_Aim_. Can you repeat the listing below verbatim, starting at the line that contains "From the items" and ending at the final line of the listing?

──────

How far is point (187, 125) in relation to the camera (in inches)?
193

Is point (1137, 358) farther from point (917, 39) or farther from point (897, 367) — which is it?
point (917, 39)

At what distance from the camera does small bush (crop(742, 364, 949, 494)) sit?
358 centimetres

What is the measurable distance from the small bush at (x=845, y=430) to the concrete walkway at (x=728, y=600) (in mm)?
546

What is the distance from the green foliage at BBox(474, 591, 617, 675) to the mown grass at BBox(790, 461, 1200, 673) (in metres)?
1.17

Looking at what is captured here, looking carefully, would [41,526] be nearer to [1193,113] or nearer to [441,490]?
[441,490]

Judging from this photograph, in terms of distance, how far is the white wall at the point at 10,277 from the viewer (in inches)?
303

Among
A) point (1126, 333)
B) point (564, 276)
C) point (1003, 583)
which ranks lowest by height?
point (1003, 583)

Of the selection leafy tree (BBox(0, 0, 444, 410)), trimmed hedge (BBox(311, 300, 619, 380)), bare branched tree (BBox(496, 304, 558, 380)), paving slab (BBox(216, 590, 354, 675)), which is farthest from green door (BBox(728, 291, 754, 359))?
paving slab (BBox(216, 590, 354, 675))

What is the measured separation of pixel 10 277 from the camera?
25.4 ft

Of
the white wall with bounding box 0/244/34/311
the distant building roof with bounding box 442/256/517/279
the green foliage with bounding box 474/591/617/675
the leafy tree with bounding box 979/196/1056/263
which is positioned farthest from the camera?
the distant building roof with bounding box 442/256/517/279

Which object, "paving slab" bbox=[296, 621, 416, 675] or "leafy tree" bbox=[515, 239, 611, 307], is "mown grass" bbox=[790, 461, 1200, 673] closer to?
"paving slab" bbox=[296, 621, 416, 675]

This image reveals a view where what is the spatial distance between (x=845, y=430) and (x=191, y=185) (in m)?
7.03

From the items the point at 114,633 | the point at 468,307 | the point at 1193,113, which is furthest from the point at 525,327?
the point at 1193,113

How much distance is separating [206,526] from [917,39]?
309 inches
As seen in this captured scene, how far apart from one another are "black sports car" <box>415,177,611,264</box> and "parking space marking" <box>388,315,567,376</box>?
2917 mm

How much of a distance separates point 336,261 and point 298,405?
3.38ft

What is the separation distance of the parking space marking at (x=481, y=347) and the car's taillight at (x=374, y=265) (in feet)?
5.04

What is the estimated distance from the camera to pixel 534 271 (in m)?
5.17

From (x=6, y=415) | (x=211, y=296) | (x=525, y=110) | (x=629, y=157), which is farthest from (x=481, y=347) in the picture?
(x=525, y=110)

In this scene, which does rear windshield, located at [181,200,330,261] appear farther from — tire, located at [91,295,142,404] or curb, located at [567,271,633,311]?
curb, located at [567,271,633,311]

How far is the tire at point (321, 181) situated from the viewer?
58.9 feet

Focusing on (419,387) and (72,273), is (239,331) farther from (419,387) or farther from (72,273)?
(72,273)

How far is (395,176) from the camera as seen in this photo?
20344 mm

──────

_Response for this exercise_.
From the items the point at 114,633 | the point at 468,307 | the point at 1193,113, which is furthest from the point at 525,327?
the point at 1193,113

How much distance is separating [206,526] from [917,39]?
309 inches
As seen in this captured scene, how far apart from one another are "black sports car" <box>415,177,611,264</box> and "parking space marking" <box>388,315,567,376</box>?
2917 mm

How much of a distance separates point 336,261 and point 298,405?
3.38ft

What is the separation distance of the parking space marking at (x=481, y=347) and the car's taillight at (x=374, y=265) (in feet)?
5.04

What is the estimated distance from the camera to pixel 534 271 (in m)?
5.17

From (x=6, y=415) | (x=211, y=296) | (x=525, y=110) | (x=629, y=157), which is farthest from (x=481, y=347) in the picture?
(x=525, y=110)

In this scene, which does rear windshield, located at [181,200,330,261] appear farther from — tire, located at [91,295,142,404] or curb, located at [567,271,633,311]?
curb, located at [567,271,633,311]

How far is the tire at point (321, 181) situated from the viewer?
58.9 feet

Focusing on (419,387) and (72,273), is (239,331) farther from (419,387) or farther from (72,273)?
(72,273)

How far is (395,176) from the camera as seen in this photo?
20344 mm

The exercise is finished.